Remember-This isn't your average story. It's just a fun bit of reading.

Chapter One

I looked up and automatically knew who it was without hesitation. They are my parents, the people who had raised me since birth. But I, Malorie Vaughn, will finally be entering the world of marital bliss. I'll be joining all of the other happily married 80-year-old couples out there. Not that I'm 80 years old, because I'm not. I can only hope that my life will be filled with much happiness. Wait, when did I turn into a Hallmark greeting card? Who am I kidding? I know it will be! I'm marrying the most wonderful man in the world. I shouldn't have to convince myself of that. It must be these damn pre-wedding jitters.

My mom says that I think things through too much. Which I guess in some aspects could be true. She says that I am her baby and that she wants this wedding to be perfect. She says that I have to relax and just take this whole process in stride. Easy for her to say, she isn't the one planning a wedding for over two hundred and fifty people. On the other hand, my dad has been a nervous wreck through this whole thing. His cell phone bill should be through the roof, due to all the calls he's made. He keeps saying, "Money isn't an issue". I don't think he notices how often he checks prices and tries to bargain. I know he's trying to help though, and I really appreciate that.
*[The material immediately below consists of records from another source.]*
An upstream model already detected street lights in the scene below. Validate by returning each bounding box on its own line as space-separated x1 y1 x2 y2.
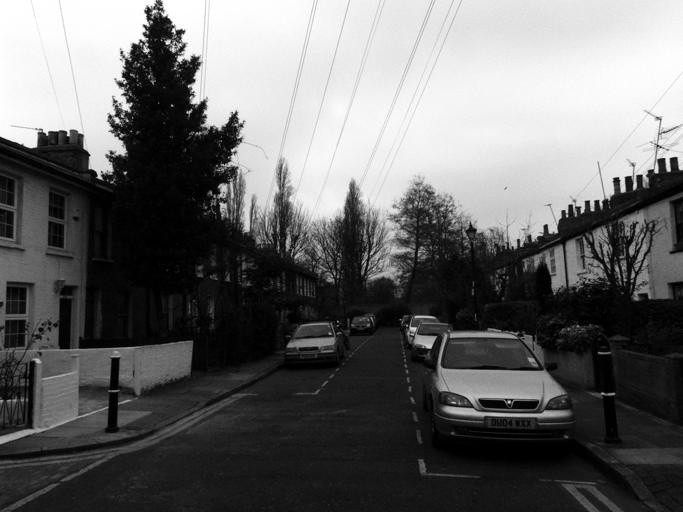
466 221 478 331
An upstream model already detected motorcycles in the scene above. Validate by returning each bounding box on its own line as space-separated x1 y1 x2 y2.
335 318 351 351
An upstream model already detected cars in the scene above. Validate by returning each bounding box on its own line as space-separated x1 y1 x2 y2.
349 313 375 336
398 313 455 361
431 330 577 452
286 321 345 364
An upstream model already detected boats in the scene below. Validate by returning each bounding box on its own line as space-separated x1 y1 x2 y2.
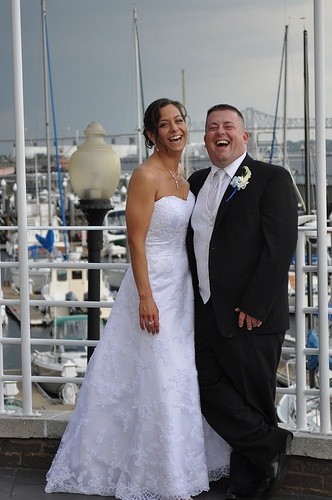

Liz, my older sister, was the one who ran my bachelorette party. Now that I think about it, that's about all she did. Liz occasionally showed up to poke fun at the bridesmaid dresses or the number of layers on the cake. It's at times like these, that I wish I were an only child. But there is one person who is worse than my sister. It's my brother Andy. He's the oldest and the most protective. The first date I ever went on was a double date, with none other than my brother. He's very supportive, but he tends to over due it. He even fainted when I told him that I was engaged.

But that's not all. I have another older sister named Hillary. She is the coolest person I know. I can talk to her about anything. She lives in England though, so she wasn't really here for the wedding preparations. She flew in last week though for the dress fitting and bachelorette party. Hillary was always she partier now that I think about it. But I can't forget my rather stern grandfather. Once, he even told my fiancé that if he ever hurt me in any way, that he'd suffer an immeasurable amount of pain. I just hope that he was joking when he told him that. My grandpa can be awfully serious when he feels passionate about something. That's probably why my parents eloped...

Now that I have dragged you through the whole process of meeting my family, I'll introduce you to myself. If you haven't already guessed, my name is Malorie. I'm the daughter of Sydney and Michael Vaughn. I'll be marrying Tom, the love of my life in two days time. We haven't exactly chosen a place to live yet. I know, I know, shame on me... But like I said before, I've been slightly busy planning a wedding for over two hundred and fifty people. We'll probably be staying in our apartment until we can buy a house. Anyways, Tom proposed about a year ago on Valentine's Day, during a cruise in the Caribbean. He popped the big question against a sunset while we were on a yacht.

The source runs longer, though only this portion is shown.